--- Document segment ---
Gnuplot: How to load and display single numeric value from data file - sum

My data file has this content
# data file for use with gnuplot
# Report 001
# Data as of Tuesday 03-Sep-2013
total 1976
case1 522 278 146 65 26 7
case2 120 105 15 0 0 0
case3 660 288 202 106 63 1
I am making a histogram from the case... lines using the script below - and that works. My question is: how can I load the grand total value 1976 (next to the word 'total') from the data file and either (a) store it into a variable or (b) use it directly in the title of the plot?
This is my gnuplot script:
reset
set term png truecolor
set terminal pngcairo size 1024,768 enhanced font 'Segoe UI,10'
set output "output.png"
set style fill solid 1.00
set style histogram rowstacked
set style data histograms
set xlabel "Case"
set ylabel "Frequency"
set boxwidth 0.8
plot for [i=3:7] 'mydata.dat' every ::1 using i:xticlabels(1) with histogram \
notitle, '' every ::1 using 0:2:2 \
with labels \
title "My Title"
For the benefit of others trying to label histograms, in my data file, the column after the case label represents the total of the rest of the values on that row. Those total numbers are displayed at the top of each histogram bar. For example for case1, 522 is the total of (278 + 146 + 65 + 26 + 7).
I want to display the grand total somewhere on my chart, say as the second line of the title or in a label. I can get a variable into sprintf into the title, but I have not figured out syntax to load a "cell" value ("cell" meaning row column intersection) into a variable.
Alternatively, if someone can tell me how to use the sum function to total up 522+120+660 (read from the data file, not as constants!) and store that total in a variable, that would obviate the need to have the grand total in the data file, and that would also make me very happy.
Many thanks.

--- Work item A ---
Answer these from the gnuplot question:
(i) What day and date does the header of the data file give?
(ii) What file name does the script set for its output?
(iii) Which three values does the poster want the sum function to total?
--- Work item B ---
In the gnuplot question, rewrite the passage starting with "For the benefit" and going on through "65 + 26 + 7).", changing "top" to "base".
--- Work item C ---
Write what comes next in the gnuplot question after its last line.

--- Available data ---
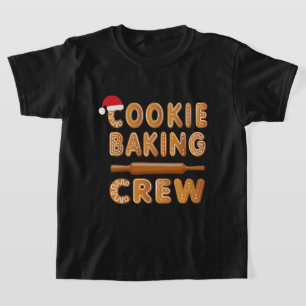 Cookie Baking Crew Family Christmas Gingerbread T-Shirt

--- Your response A ---
(i) Tuesday 03-Sep-2013
(ii) output.png
(iii) 522, 120 and 660

--- Your response B ---
For the benefit of others trying to label histograms, in my data file, the column after the case label represents the total of the rest of the values on that row. Those total numbers are displayed at the base of each histogram bar. For example for case1, 522 is the total of (278 + 146 + 65 + 26 + 7).

--- Your response C ---
Lets start with extracting a single cell at (row,col). If it is a single values, you can use the stats command to extract the values. The row and col are specified with every and using, like in a plot command. In your case, to extract the total value, use:
# extract the 'total' cell
stats 'mydata.dat' every ::::0 using 2 nooutput
total = int(STATS_min)
To sum up all values in the second column, use:
stats 'mydata.dat' every ::1 using 2 nooutput
total2 = int(STATS_sum)
And finally, to sum up all values in columns 3:7 in all rows (i.e. the same like the previous command, but without using the saved totals) use:
# sum all values from columns 3:7 from all rows
stats 'mydata.dat' every ::1 using (sum[i=3:7] column(i)) nooutput
total3 = int(STATS_sum)
These commands require gnuplot 4.6 to work.
So, your plotting script could look like the following:
reset
set terminal pngcairo size 1024,768 enhanced
set output "output.png"
set style fill solid 1.00
set style histogram rowstacked
set style data histograms
set xlabel "Case"
set ylabel "Frequency"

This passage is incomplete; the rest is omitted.